AIM:
Answer these questions from the OpenCL forum post:
1. Which five numbers does the post use as its example?
2. What result does the post give for their cumulative addition?
3. Where and with what does the poster plan to do the accumulative part?

SOURCE EXCERPT:
OpenCL for cumulative addition?

Hi Folks,
here's one for you.

Looking at the sample apps and there's a couple for histograms. It looks like a good use of OpenCL to parallelise the problem.

I'm looking at taking the kernel a stage further to produce a cumulative histogram.

So basically, let's say you have 5 numbers, e.g. 2, 6, 1, 3, 7.

The cumulative addition of those gives 2, 2 + 6, 2 + 6 + 1, etc.

Resulting in: 2, 8, 9, 12, 19.

It seems to me that this operation is not worth coding with a kernel. To parallelise it you would split the problem domain up into multiple operations, each depending upon the previous result. Barriers would be required to wait until the previous result had finished, and then you would need more addition to include the other results.

My inclination would be to leave the histogram part as a kernel. It does it's business working through a large sample set in parallel, counting everything up.

Then, to do the accumulative part, back to the CPU with a for loop.

Any opinions? Am I on the money with this? Or is there another way to look at the problem so as to exploit OpenCL?

SUPPLIED MATERIAL:
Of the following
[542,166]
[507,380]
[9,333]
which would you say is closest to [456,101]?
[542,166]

==

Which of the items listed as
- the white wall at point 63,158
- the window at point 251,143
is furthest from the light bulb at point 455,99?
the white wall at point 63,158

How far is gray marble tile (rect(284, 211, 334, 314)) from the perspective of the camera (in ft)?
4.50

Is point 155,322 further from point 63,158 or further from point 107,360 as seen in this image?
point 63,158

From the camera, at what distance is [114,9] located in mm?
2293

PROBLEM SOLUTION:
1. 2, 6, 1, 3, 7
2. 2, 8, 9, 12, 19
3. On the CPU, with a for loop